The independent variables (x) are students, teachers, calworks, lunch, computer, expenditure, income, english.
\[ Average Math Score = \beta0+\beta1Students+\beta2Teachers+\beta3CalWorks+\beta4Lunch+...+\beta7Income+\beta8English \]
#loading dataset into R
data("CASchools")
df1 <- CASchools
#checking variables
str(df1)
## 'data.frame': 420 obs. of 14 variables:
## $ district : chr "75119" "61499" "61549" "61457" ...
## $ school : chr "Sunol Glen Unified" "Manzanita Elementary" "Thermalito Union Elementary" "Golden Feather Union Elementary" ...
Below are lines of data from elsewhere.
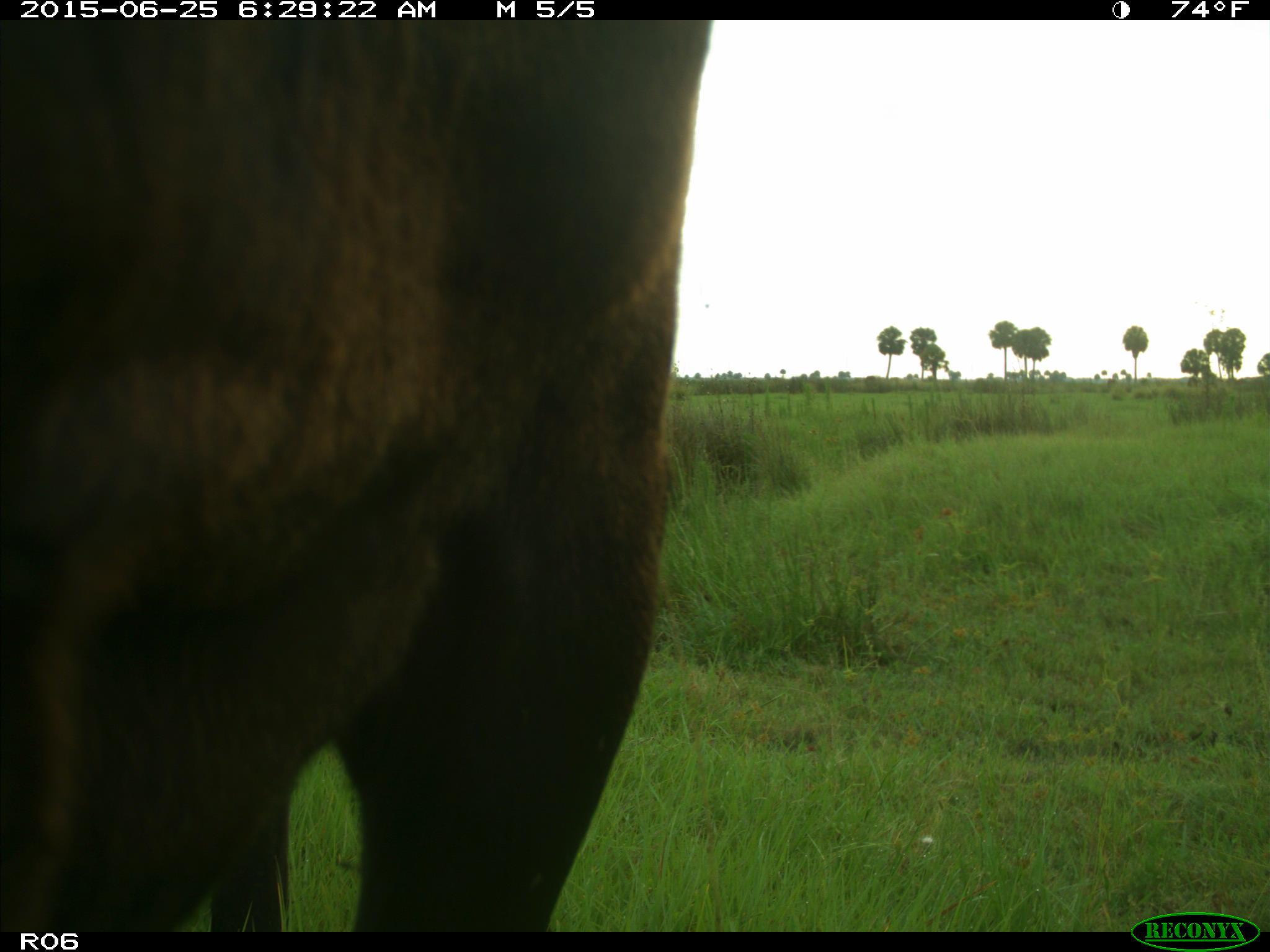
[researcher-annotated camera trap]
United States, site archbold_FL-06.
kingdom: Animalia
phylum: Chordata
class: Mammalia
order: Artiodactyla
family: Bovidae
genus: Bos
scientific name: Bos taurus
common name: domestic cow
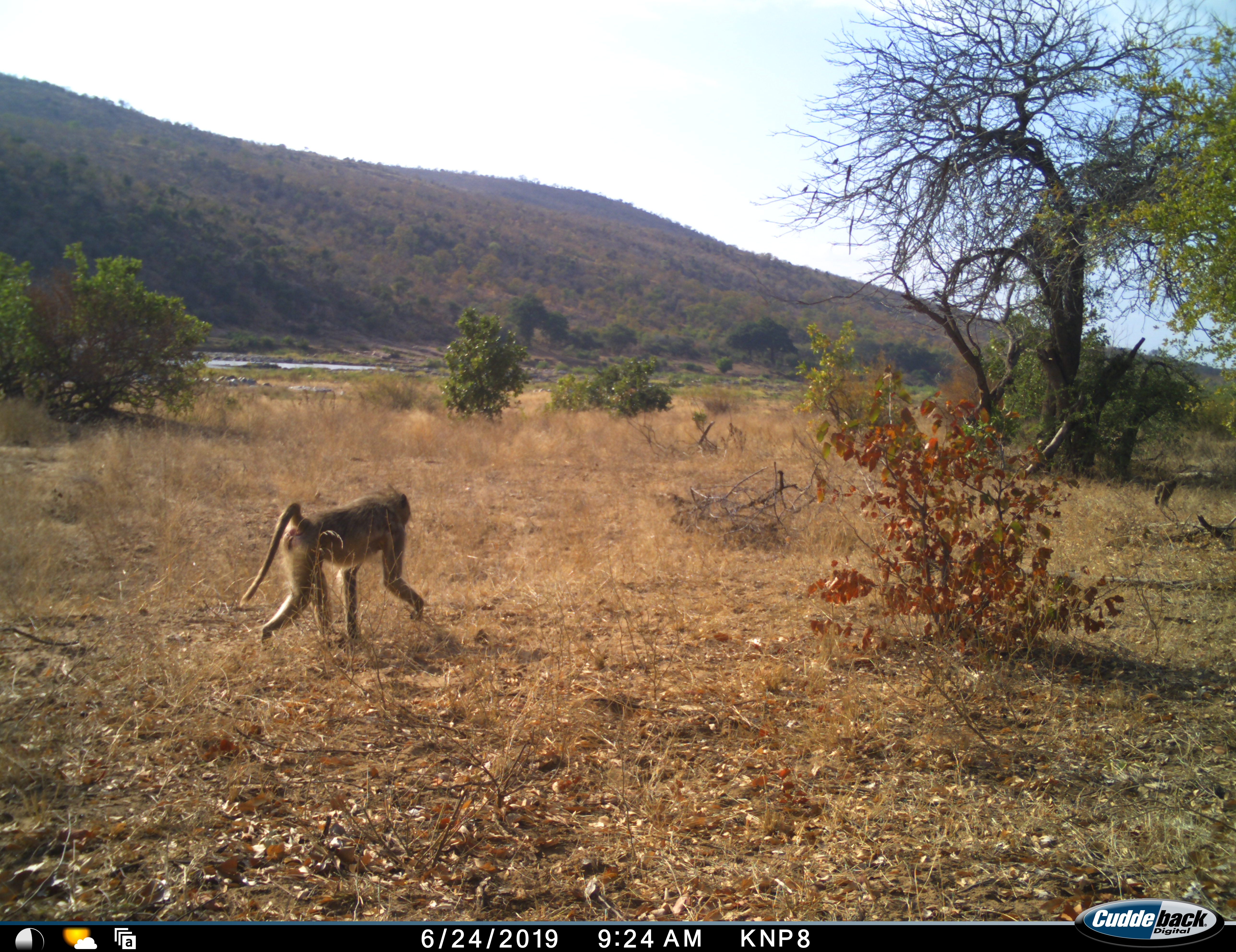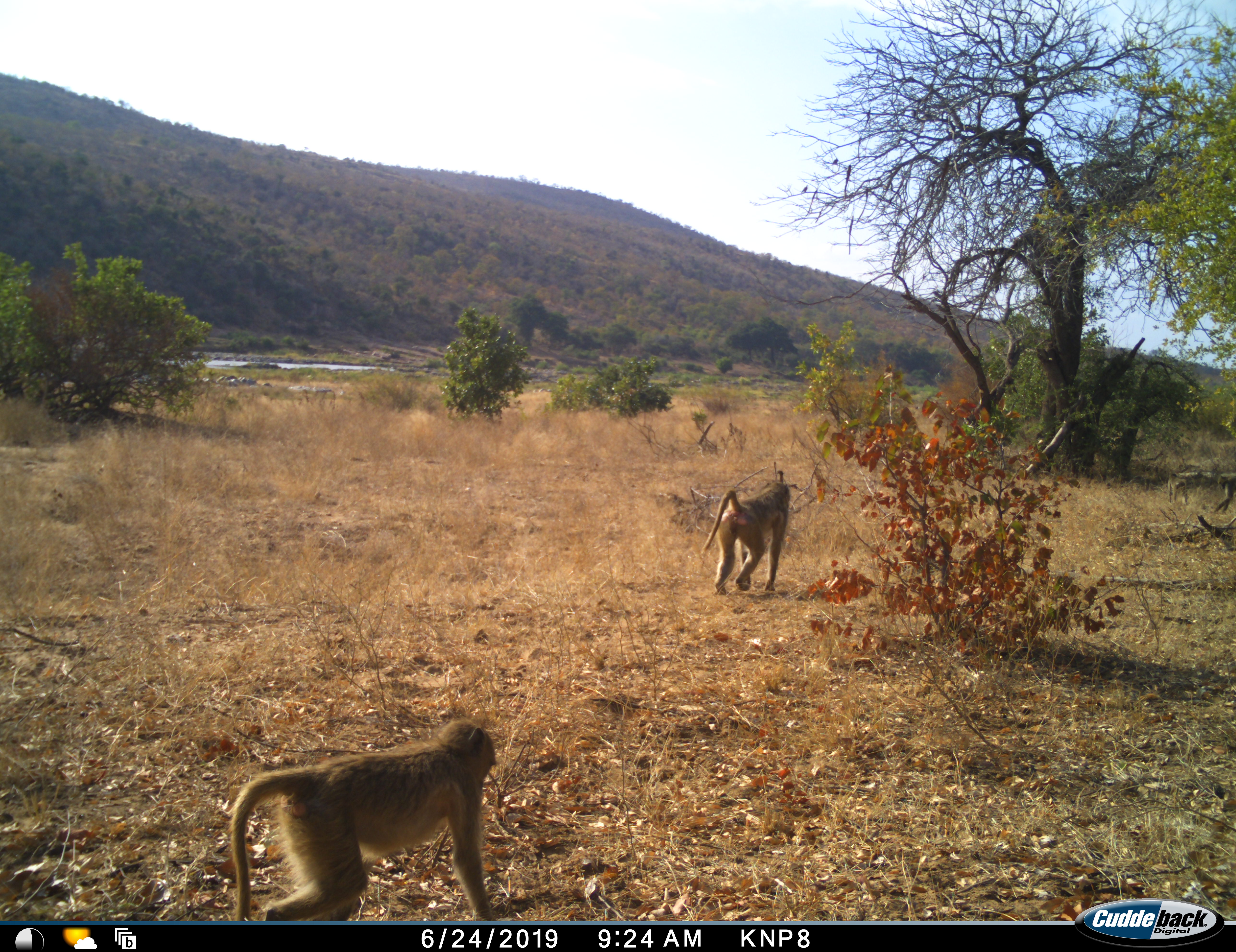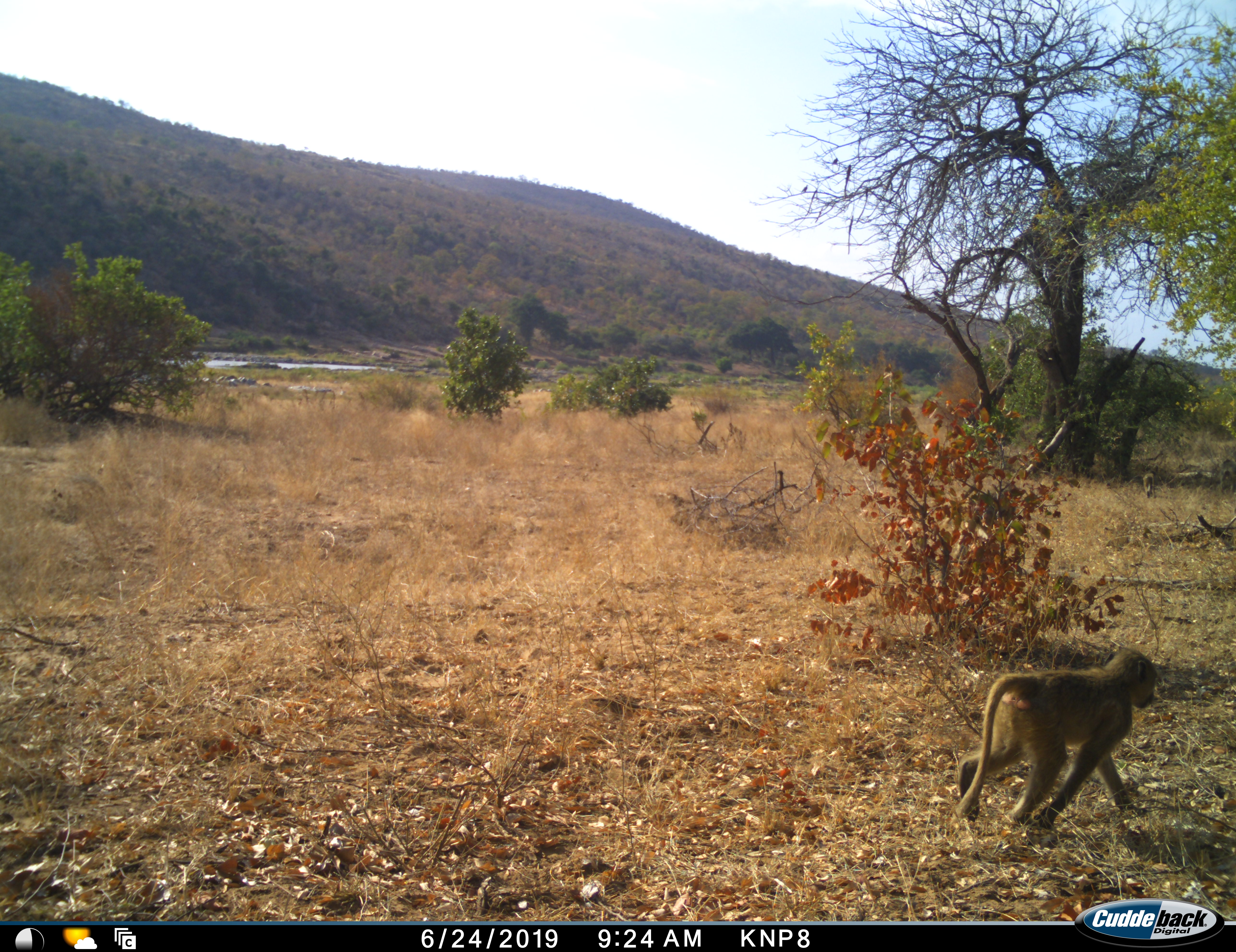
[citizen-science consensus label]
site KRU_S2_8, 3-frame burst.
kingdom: Animalia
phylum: Chordata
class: Mammalia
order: Primates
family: Cercopithecidae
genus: Papio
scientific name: Papio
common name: baboon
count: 4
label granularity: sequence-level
## $ county : Factor w/ 45 levels "Alameda","Butte",..: 1 2 2 2 2 6 29 11 6 25 ...
## $ grades : Factor w/ 2 levels "KK-06","KK-08": 2 2 2 2 2 2 2 2 2 1 ...
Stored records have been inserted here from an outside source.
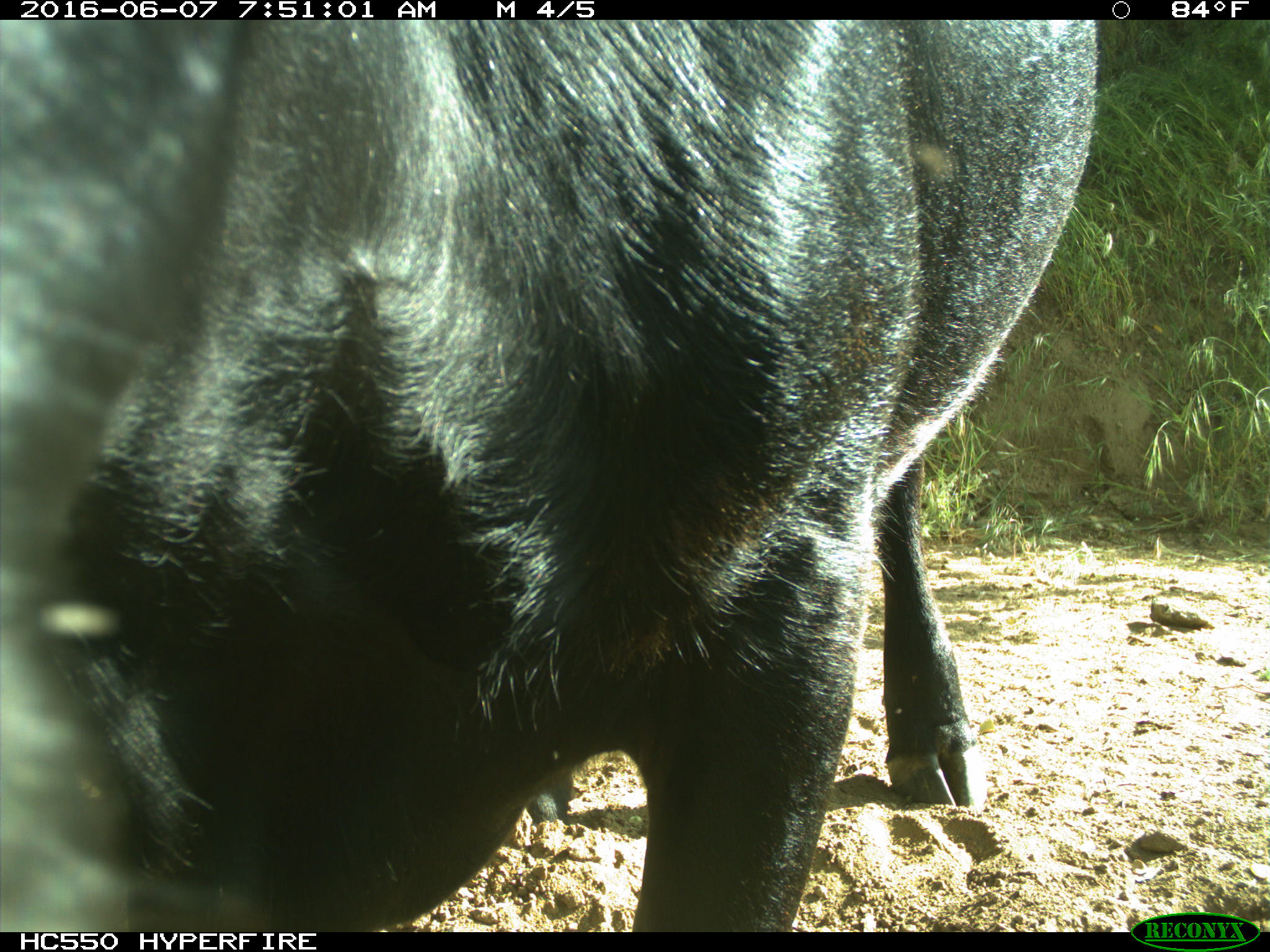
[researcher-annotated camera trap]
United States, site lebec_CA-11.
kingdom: Animalia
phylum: Chordata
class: Mammalia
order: Artiodactyla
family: Bovidae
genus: Bos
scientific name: Bos taurus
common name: domestic cow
## $ students : num 195 240 1550 243 1335 ...
## $ teachers : num 10.9 11.1 82.9 14 71.5 ...
## $ calworks : num 0.51 15.42 55.03 36.48 33.11 ...
## $ lunch : num 2.04 47.92 76.32 77.05 78.43 ...
## $ computer : num 67 101 169 85 171 25 28 66 35 0 ...
## $ expenditure: num 6385 5099 5502 7102 5236 ...
## $ income : num 22.69 9.82 8.98 8.98 9.08 ...
## $ english : num 0 4.58 30 0 13.86 ...
## $ read : num 692 660 636 652 642 ...
## $ math : num 690 662 651 644 640 ...
summary(df1)
## district school county grades
## Length:420 Length:420 Sonoma : 29 KK-06: 61
## Class :character Class :character Kern : 27 KK-08:359
## Mode :character Mode :character Los Angeles: 27
## Tulare : 24
## San Diego : 21
## Santa Clara: 20
## (Other) :272
## students teachers calworks lunch
## Min. : 81.0 Min. : 4.85 Min. : 0.000 Min. : 0.00
## 1st Qu.: 379.0 1st Qu.: 19.66 1st Qu.: 4.395 1st Qu.: 23.28
## Median : 950.5 Median : 48.56 Median :10.520 Median : 41.75
## Mean : 2628.8 Mean : 129.07 Mean :13.246 Mean : 44.71
## 3rd Qu.: 3008.0 3rd Qu.: 146.35 3rd Qu.:18.981 3rd Qu.: 66.86
## Max. :27176.0 Max. :1429.00 Max. :78.994 Max. :100.00
##
## computer expenditure income english
## Min. : 0.0 Min. :3926 Min. : 5.335 Min. : 0.000
## 1st Qu.: 46.0 1st Qu.:4906 1st Qu.:10.639 1st Qu.: 1.941
## Median : 117.5 Median :5215 Median :13.728 Median : 8.778
## Mean : 303.4 Mean :5312 Mean :15.317 Mean :15.768
## 3rd Qu.: 375.2 3rd Qu.:5601 3rd Qu.:17.629 3rd Qu.:22.970
## Max. :3324.0 Max. :7712 Max. :55.328 Max. :85.540
##
## read math
## Min. :604.5 Min. :605.4
## 1st Qu.:640.4 1st Qu.:639.4
## Median :655.8 Median :652.5
## Mean :655.0 Mean :653.3
## 3rd Qu.:668.7 3rd Qu.:665.9
## Max. :704.0 Max. :709.5
##
# creating a dataframe with required variables only
df2 = subset(df1, select = -c(district, school, county, grades, read) )
\[ y=X\beta + \in \]
y - vector of dependent variable (math)
X - matrix of feature variables
\(\beta\) - vector of parameters to be estimated
\(\in\) - vector of error term
# dependent variable
y <- as.vector(df2$math)
# creating a matrix of feature variables from CASchools
X <- as.matrix(df2[-ncol(df2)])
# replicating the values in x according to the number of rows in CASchools
int <- rep(x = 1, times = length(y))
# adding intercept column to X
X <- cbind(int, X)
remove(int)
#implementing closed-form solution to X and y
betas <- solve(t(X) %*% X) %*% t(X) %*% y
betas <- round(x = betas,digits = 2)
betas
## [,1]
## int 656.15
## students 0.00
## teachers 0.01
## calworks -0.13
## lunch -0.33
## computer 0.00
## expenditure 0.00
## income 0.70
## english -0.15
# building linear regression model
lm_model <- lm(math ~ ., data=df2)
lm_betas <- round(x = lm_model$coefficients, digits = 2)
lm_betas
## (Intercept) students teachers calworks lunch computer
## 656.15 0.00 0.01 -0.13 -0.33 0.00
## expenditure income english
## 0.00 0.70 -0.15
# using a dataframe to show matrix and lm results
results <- data.frame(matrix_results=betas, lm_results=lm_betas)
print(results)
## matrix_results lm_results
## int 656.15 656.15
## students 0.00 0.00
## teachers 0.01 0.01
## calworks -0.13 -0.13
## lunch -0.33 -0.33
## computer 0.00 0.00
## expenditure 0.00 0.00
## income 0.70 0.70
## english -0.15 -0.15
The coefficients obtained from using matrix algebra is the same as those produced from the linear model regression model.